Apparently Cooked flour Frosting is the most popular thing I write about. I attempted a few other versions of it recently, and none have come out right. I found another version today which includes powdered sugar that I may try soon.

Top Five Posts of 2010

  1. Heirloom Cooked Flour Frosting: A unique frosting made from milk, flour, butter, and sugar. Traditional for Red Velvet Cake.
  2. How Many Frostings Are There: I keep adding to this list. And, I keep discovering new frostings every day!
  3. Dulce de Leche Cupcakes with Brown Sugar Frosting. This and my Chocolate Orange Cupcakes are my most requested at parties.
  4. Orange Chocolate Cupcakes with Chocolate Orange Marmalade Frosting. My Cupcake Camp entry, loved by most who tasted it, and Jennifer Appel from Buttercup Bakeshop called them “Amazing.”
  5. Coconut Ginger Brownies with Ginger Salted Caramel Sauce: My Award Winning “Ginger Dessert Bars.”

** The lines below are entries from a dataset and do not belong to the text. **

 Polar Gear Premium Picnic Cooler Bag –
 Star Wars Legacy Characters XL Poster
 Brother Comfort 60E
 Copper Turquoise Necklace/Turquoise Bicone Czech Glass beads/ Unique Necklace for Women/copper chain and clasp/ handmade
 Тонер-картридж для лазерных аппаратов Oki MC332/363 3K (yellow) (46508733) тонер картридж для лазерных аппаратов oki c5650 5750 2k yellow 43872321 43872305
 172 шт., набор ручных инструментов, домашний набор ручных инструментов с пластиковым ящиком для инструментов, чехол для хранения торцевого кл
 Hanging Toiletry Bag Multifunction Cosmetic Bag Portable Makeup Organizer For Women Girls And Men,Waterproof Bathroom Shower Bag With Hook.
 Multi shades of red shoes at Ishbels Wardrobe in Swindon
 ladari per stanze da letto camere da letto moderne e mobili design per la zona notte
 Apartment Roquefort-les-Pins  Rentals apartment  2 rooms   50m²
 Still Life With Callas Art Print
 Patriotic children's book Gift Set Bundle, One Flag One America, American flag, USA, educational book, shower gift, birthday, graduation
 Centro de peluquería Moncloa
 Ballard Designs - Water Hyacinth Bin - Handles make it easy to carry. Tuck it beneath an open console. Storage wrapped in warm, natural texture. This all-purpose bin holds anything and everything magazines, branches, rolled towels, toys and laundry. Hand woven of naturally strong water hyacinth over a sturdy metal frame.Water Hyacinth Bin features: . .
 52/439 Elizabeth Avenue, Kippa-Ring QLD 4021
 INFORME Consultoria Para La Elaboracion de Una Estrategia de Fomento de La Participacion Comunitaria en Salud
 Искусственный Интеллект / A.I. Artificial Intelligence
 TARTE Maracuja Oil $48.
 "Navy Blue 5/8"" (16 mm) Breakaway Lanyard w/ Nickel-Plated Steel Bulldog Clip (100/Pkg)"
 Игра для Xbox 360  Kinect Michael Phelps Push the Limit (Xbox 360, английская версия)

This year, my personal baking goal is to 1) Find more people to eat my cakes, and 2) attempt to document pictures and video of the various types of frosting. In my extensive cupcake research, the three places that offered non powdered sugar based buttercream also had the best cupcake cake base. (Those three places are the Robicellis (The best cupcakes in the entire world), Molly’s Cupcakes (in Chicago, but opening soon in NYC), and sugar Sweet sunshine.) I find that many people write cupcake recipes that discuss that this or that frosting is the best, but never actually discuss *Why* the frosting is good. I think educating people on *Why* what they are eating tastes like it tastes is a good step.

My professional goals are to 1) GRADUATE! (OMG I am sick of school) and 2) write the business plan for, well, a possible business. If you know me in person, please ask, if not, I am not quite ready to put it out on the internet. :)

What are your baking goals for the year?